I was so excited when I first discovered Dreamweaver and was gonna make so many great websites. ironically my Engineering degree program had other thoughts
Well, Visual Studio 6.0's Visual Interdev (1998) had actual browser rendering (via the Trident engine used in Internet Explorer I assume), including Java applets, which would run in the "Quick view" mode, but also amazingly in the Source [code] mode!
Mozilla Composer also existed and is the root of a lot of WSISWYG editors today because of the legacy it and others left in the HTML spec (content editable).
I do! Wow, what a flashback. I think it was formed from Mozilla's built in editor, and later on died quite quickly and was forked under a different name, which, in turn, died quickly.
We still use Dreamweaver just because you can drop well structured Word documents in and get a decent HTML document out of it. Still not found a better process really.
It seems there have been many opinions questioning why a tool for editing pure HTML is being developed now. Here is my current view on this matter:
These days, it's rare to directly handle HTML files on the frontend of web applications, and placing key elements using absolute or relative coordinates is also uncommon, so the use cases for this extension are currently quite limited.
However, it could be somewhat useful in areas where web technologies are not yet widely adopted but need to be implemented simply. When creating individual components, such as with Vue.js, the real-time preview might become valuable. It could also be helpful for building non-application content like simple landing pages.
There are so many websites downloading entire web frameworks, tens of megabytes, to display static web pages. Maybe a contact form, or a twitter embed or something. I absolutely loathe it and if these sorts of tools even slightly move the needle towards bringing back standard HTML sites, I'm so incredibly for them.
You may want to check out previewjs.com (disclaimer I'm the author) although it's unfortunately not getting much love or attention lately, my kids are using all of that.
This tool only handles files that can be treated as static HTML. Therefore, it cannot currently be applied to React implemented with JSX. However, it may be applicable to Vue component files.
Would be much more valuable if you can live-preview Sass. It is easy to guess the impact of HTML edits I am making, but guessing impact of style edits is much harder and so live preview would be more valuable.
Thanks for sharing but I don't find big differences with the currently existing "live preview" and other plug-ins.

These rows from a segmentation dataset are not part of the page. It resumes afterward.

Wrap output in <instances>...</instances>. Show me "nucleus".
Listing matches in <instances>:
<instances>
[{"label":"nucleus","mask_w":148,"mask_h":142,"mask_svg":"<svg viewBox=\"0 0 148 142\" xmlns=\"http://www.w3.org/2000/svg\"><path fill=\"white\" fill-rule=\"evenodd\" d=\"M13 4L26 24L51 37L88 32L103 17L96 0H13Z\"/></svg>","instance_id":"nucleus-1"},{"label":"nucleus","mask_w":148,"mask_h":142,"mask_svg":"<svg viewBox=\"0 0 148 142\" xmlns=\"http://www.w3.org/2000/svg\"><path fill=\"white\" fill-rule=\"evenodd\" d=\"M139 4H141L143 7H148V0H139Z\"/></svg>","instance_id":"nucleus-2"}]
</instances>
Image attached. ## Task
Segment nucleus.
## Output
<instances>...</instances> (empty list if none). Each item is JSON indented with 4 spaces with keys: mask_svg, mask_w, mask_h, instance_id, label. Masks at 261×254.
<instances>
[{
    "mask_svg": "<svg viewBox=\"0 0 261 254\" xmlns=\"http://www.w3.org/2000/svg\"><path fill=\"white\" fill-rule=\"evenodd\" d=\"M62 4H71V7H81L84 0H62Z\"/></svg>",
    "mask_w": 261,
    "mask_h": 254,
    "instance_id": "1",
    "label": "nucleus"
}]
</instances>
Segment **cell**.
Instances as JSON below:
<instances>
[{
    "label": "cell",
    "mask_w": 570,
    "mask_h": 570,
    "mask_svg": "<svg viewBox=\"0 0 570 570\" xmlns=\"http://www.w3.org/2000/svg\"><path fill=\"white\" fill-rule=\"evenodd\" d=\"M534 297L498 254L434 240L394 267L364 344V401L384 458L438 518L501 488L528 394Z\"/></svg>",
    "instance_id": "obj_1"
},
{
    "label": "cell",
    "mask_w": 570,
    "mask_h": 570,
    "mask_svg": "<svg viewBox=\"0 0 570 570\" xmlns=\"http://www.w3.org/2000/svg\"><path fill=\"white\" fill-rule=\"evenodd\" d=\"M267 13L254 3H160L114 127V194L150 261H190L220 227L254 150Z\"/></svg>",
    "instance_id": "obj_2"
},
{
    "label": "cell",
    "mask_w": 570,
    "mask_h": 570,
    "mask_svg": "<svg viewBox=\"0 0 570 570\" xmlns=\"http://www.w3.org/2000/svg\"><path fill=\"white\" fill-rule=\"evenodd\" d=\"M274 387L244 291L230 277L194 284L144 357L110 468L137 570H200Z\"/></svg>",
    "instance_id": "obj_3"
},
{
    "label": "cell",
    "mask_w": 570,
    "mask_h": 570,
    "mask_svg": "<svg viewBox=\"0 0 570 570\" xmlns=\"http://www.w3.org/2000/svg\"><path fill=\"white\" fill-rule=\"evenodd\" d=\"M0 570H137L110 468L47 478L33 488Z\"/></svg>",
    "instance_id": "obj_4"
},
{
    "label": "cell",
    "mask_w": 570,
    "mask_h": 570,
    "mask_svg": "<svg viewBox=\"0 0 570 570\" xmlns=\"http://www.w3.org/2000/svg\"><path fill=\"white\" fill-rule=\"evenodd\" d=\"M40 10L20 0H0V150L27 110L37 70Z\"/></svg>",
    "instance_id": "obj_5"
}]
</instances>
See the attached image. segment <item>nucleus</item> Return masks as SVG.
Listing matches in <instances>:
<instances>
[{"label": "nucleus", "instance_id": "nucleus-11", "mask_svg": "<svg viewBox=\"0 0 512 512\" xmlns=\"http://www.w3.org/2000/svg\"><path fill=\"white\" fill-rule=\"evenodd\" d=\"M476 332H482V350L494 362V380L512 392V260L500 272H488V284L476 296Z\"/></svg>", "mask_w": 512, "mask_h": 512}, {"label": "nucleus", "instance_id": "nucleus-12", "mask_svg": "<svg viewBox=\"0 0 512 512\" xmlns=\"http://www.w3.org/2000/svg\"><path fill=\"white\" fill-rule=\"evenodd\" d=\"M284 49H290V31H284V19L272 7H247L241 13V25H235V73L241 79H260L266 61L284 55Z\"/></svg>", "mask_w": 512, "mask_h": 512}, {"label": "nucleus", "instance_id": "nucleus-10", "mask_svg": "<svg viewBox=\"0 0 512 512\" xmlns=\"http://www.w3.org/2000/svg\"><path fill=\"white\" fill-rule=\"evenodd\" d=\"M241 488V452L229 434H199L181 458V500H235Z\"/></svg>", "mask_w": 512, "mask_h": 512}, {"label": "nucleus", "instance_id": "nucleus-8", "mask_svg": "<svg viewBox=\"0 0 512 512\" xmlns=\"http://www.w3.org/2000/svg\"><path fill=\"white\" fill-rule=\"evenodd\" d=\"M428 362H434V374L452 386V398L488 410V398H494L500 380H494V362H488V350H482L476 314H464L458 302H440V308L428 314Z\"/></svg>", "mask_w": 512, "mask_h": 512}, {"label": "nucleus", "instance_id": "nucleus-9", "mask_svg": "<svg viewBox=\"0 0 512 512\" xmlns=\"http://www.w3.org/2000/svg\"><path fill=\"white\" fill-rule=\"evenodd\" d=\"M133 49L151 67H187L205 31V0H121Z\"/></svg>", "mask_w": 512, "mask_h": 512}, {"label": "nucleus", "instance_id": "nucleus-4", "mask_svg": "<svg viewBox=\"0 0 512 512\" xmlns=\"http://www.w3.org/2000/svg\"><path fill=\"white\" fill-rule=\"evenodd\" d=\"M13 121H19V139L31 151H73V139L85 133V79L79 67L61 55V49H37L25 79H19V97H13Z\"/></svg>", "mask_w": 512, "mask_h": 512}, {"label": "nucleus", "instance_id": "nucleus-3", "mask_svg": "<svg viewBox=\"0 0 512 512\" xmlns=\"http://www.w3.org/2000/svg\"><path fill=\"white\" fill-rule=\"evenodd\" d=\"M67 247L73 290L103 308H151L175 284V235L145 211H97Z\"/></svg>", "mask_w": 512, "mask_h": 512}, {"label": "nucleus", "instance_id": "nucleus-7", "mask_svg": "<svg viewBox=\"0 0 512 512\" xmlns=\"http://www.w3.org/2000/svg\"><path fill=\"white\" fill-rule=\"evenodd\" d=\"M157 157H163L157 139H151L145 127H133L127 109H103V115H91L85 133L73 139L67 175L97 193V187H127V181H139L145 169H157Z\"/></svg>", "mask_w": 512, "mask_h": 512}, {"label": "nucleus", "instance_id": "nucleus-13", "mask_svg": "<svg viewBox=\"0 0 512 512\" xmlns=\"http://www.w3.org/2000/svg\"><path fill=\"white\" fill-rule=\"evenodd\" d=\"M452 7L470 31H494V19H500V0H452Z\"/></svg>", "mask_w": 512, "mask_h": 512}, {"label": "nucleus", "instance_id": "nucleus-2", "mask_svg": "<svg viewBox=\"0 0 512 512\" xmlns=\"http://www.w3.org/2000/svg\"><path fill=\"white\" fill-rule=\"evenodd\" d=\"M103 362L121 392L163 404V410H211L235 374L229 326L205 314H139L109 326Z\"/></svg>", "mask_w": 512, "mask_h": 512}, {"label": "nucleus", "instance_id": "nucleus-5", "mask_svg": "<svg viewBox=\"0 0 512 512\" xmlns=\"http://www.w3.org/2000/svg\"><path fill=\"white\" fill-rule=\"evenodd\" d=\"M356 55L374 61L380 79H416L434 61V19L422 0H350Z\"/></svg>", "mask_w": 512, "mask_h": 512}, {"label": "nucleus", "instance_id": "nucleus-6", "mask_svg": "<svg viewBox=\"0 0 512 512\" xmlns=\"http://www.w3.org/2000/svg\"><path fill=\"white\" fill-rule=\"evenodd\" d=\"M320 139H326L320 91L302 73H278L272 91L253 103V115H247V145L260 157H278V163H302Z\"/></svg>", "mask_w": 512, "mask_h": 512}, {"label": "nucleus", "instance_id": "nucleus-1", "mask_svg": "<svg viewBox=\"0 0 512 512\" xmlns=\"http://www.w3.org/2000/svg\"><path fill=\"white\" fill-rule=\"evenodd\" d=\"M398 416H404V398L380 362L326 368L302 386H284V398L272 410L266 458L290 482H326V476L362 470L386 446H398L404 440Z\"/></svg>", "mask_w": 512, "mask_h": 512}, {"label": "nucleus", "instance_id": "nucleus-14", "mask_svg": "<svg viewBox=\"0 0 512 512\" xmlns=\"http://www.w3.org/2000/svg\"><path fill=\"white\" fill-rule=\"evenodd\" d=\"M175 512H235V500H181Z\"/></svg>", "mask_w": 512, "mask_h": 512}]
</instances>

Can you explain what are the features of your Web Visual Editor? Thanks
A notable feature is the ability to synchronize code selection with visual selection in the preview. Since this extension has minimal functionality, the codebase is very small, making future expansions easy. It is designed to reflect changes made in the preview back to the code, so enhancing the editing capabilities within the preview may be beneficial in the future.
It doesn't matter if it's complex. I believe this tool can be applied if it consists of a single HTML file and the resources linked to it. If you're using Web Components, there may be some issues. JavaScript is currently disabled because it's difficult to determine its impact, but enabling it is technically very simple. If there is enough demand in the future, I will add an option to control the functionality of JavaScript.
Because I don't understand the template language used by Hugo. The syntax is weird, using features is complicated. Everytime i thinking of changing something in my site, it feels like PTSD thinking about touching that code.
If it was just html, I could modify it easily. But doing big structural changes in many html files is as painful. Visual tools, like this one should help with that.
I'd think maybe in you could do inline JavaScript. Or inline CSS. Or JavaScript urls in the links. Gosh, there are so many possibilities, makes me feel good about the architectural decisions that led to this point.